Exercise goal:
Set down, without alteration, the lines from the one that contains "In this photograph, does" through the final line of the material below.

Task input:

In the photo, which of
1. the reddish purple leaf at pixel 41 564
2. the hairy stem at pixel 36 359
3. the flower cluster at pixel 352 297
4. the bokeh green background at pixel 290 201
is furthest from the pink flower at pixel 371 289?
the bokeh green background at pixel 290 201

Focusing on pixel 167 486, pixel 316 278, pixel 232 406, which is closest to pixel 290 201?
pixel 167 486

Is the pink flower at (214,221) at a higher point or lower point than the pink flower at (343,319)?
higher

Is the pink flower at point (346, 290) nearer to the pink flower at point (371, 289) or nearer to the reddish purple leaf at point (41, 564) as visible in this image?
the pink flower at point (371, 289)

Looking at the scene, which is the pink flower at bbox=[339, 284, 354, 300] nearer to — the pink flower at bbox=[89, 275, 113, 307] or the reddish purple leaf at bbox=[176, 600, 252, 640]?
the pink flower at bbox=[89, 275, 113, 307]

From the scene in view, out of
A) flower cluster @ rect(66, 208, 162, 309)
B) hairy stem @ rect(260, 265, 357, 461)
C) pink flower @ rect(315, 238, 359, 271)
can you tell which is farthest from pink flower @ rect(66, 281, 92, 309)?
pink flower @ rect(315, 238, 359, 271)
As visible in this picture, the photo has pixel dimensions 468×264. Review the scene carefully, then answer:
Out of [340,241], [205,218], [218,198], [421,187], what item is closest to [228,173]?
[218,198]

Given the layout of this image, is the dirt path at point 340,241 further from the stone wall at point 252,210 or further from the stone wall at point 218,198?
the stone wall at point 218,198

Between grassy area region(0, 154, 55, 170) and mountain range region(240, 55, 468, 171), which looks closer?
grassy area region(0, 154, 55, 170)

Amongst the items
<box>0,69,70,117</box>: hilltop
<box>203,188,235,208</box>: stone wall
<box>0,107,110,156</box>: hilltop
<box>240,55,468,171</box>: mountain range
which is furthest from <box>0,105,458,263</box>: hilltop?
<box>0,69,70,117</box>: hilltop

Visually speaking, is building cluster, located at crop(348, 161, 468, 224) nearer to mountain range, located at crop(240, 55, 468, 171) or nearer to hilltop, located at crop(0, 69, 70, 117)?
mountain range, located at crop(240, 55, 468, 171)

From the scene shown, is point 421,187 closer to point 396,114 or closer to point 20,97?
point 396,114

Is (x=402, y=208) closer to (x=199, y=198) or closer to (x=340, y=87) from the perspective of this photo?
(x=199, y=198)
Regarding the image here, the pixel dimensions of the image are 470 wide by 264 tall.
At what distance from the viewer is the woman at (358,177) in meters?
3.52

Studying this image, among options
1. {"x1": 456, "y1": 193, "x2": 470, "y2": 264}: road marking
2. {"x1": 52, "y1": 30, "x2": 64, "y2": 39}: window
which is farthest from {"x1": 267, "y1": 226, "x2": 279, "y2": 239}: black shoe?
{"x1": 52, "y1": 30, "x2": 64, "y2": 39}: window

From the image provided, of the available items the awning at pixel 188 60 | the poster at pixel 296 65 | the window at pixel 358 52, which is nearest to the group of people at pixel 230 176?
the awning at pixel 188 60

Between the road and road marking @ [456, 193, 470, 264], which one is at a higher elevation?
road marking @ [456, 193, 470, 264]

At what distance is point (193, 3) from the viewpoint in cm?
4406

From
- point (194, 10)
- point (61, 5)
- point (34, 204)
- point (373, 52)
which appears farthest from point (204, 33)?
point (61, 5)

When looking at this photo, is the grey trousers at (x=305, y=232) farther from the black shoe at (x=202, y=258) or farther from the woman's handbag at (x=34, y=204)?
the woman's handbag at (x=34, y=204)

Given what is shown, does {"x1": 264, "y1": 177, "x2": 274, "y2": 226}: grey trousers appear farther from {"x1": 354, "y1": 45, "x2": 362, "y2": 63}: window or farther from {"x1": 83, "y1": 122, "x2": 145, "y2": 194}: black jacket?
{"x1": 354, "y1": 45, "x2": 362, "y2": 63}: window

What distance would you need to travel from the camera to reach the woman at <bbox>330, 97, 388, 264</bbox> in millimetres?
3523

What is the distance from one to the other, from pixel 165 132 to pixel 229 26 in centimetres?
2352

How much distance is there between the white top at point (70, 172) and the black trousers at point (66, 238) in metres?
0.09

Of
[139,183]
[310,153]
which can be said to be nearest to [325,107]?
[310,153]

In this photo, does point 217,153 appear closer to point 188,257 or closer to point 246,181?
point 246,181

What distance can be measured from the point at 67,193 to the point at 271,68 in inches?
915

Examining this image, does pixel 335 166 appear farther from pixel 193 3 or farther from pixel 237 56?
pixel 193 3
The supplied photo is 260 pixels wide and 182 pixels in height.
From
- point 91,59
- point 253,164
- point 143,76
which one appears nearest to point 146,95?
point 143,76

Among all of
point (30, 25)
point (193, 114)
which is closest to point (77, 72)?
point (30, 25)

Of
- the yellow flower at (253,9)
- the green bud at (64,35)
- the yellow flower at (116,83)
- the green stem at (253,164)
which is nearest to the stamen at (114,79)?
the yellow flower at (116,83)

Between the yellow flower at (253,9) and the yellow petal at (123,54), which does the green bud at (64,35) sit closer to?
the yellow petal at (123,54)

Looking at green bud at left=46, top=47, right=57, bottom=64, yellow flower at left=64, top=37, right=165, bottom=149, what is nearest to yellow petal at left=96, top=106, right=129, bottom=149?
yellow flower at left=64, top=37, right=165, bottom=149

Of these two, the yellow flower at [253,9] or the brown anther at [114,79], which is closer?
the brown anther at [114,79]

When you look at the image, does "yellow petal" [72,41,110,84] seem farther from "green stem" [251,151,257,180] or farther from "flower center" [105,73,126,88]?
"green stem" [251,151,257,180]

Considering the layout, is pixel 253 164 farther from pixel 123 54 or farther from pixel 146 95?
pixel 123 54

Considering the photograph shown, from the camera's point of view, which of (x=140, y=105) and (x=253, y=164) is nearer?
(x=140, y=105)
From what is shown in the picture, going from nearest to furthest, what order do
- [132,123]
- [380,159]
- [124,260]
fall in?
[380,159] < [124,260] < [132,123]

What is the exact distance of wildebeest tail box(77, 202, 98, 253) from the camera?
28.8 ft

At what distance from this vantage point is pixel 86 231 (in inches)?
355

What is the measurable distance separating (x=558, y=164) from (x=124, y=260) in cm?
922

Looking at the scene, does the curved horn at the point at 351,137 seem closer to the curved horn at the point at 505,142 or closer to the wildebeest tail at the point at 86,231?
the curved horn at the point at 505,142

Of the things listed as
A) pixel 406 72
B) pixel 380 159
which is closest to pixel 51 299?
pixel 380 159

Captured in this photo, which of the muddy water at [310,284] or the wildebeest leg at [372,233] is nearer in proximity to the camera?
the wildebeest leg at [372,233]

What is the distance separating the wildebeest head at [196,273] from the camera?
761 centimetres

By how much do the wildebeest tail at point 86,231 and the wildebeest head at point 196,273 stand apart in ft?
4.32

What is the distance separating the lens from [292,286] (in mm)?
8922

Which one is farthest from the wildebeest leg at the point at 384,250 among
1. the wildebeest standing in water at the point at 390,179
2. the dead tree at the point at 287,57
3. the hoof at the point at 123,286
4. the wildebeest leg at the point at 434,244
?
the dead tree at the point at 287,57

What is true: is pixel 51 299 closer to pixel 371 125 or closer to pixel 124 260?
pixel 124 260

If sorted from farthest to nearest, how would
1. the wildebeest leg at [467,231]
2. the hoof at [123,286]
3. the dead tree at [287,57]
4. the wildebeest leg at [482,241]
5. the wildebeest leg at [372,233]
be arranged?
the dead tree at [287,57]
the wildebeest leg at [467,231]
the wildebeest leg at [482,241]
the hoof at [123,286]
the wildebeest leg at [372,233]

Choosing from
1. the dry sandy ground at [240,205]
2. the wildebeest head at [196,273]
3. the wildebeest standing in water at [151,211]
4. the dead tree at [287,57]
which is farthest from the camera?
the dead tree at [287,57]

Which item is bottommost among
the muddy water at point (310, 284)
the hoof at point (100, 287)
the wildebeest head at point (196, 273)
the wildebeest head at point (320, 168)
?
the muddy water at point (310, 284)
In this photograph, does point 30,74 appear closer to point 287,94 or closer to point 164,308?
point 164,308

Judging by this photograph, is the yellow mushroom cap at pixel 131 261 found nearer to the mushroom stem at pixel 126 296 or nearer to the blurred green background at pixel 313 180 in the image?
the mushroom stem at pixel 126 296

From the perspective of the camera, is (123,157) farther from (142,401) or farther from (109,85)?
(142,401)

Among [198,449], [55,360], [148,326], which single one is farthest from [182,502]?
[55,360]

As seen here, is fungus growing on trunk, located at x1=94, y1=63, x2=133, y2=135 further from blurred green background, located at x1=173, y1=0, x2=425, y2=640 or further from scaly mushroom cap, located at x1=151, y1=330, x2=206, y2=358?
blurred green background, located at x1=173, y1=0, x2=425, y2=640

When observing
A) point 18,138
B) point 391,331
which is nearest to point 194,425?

Task response:
In this photograph, does point 30,74 appear closer to point 287,94 or closer to point 164,308?
point 164,308

Judging by this photograph, is the yellow mushroom cap at pixel 131 261 found nearer to the mushroom stem at pixel 126 296 or nearer to the blurred green background at pixel 313 180 in the image?
the mushroom stem at pixel 126 296

From the perspective of the camera, is (123,157) farther from (142,401) or farther from (109,85)?
(142,401)

Among [198,449], [55,360], [148,326], which single one is farthest from [182,502]?
[55,360]

As seen here, is fungus growing on trunk, located at x1=94, y1=63, x2=133, y2=135 further from blurred green background, located at x1=173, y1=0, x2=425, y2=640 or further from scaly mushroom cap, located at x1=151, y1=330, x2=206, y2=358?
blurred green background, located at x1=173, y1=0, x2=425, y2=640

When observing
A) point 18,138
B) point 391,331
which is nearest to point 194,425?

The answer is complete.